ABOUT THIS EXERCISE => Using the material below, set down only the line containing "class: Mammalia" and the lines after it, unchanged.

DATA RECORDS =>
————————
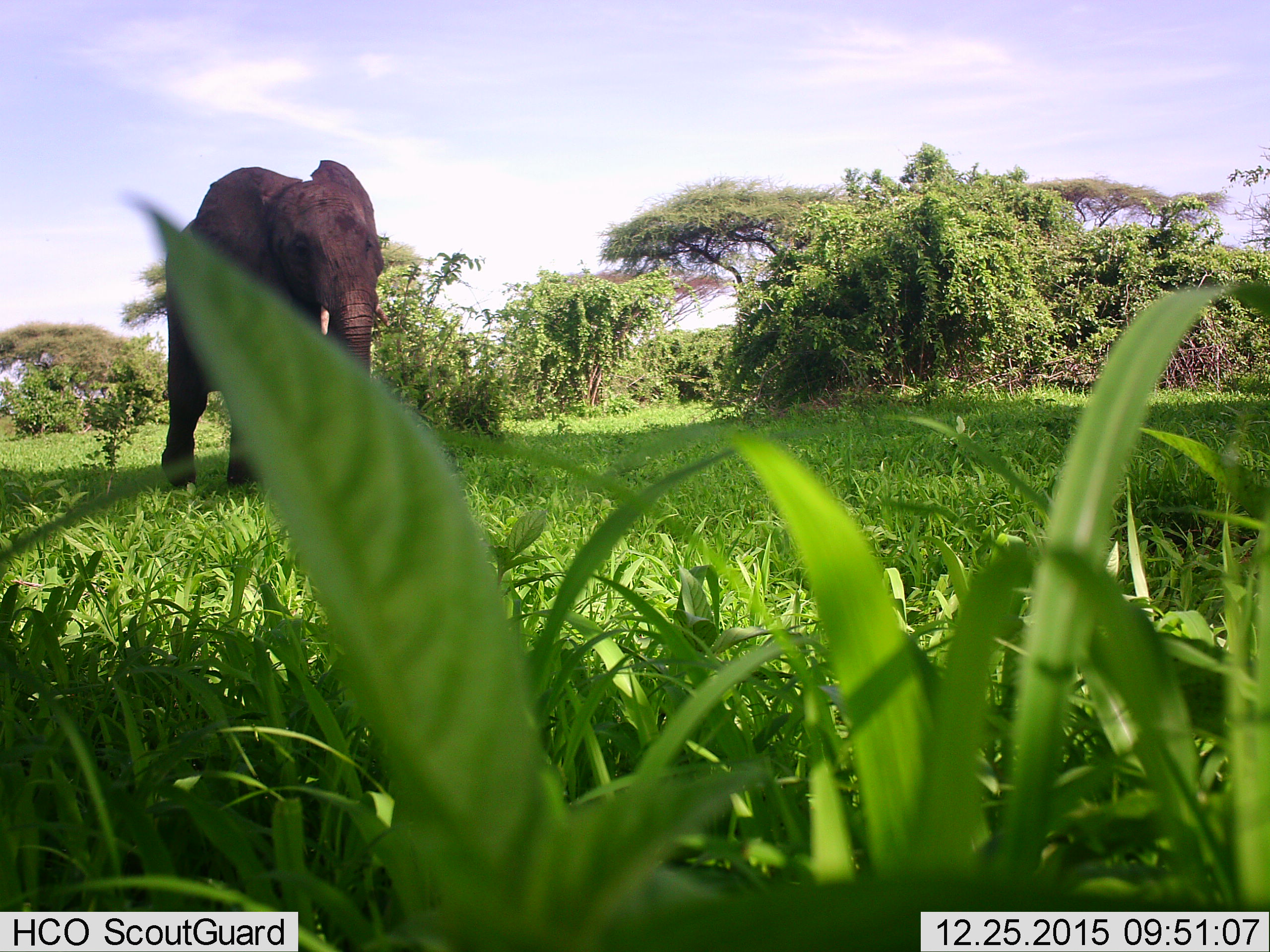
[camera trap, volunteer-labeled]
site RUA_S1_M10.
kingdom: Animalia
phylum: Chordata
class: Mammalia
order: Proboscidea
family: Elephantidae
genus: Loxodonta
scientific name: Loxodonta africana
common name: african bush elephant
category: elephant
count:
————————
FINISHED TASK =>
class: Mammalia
order: Proboscidea
family: Elephantidae
genus: Loxodonta
scientific name: Loxodonta africana
common name: african bush elephant
category: elephant
count:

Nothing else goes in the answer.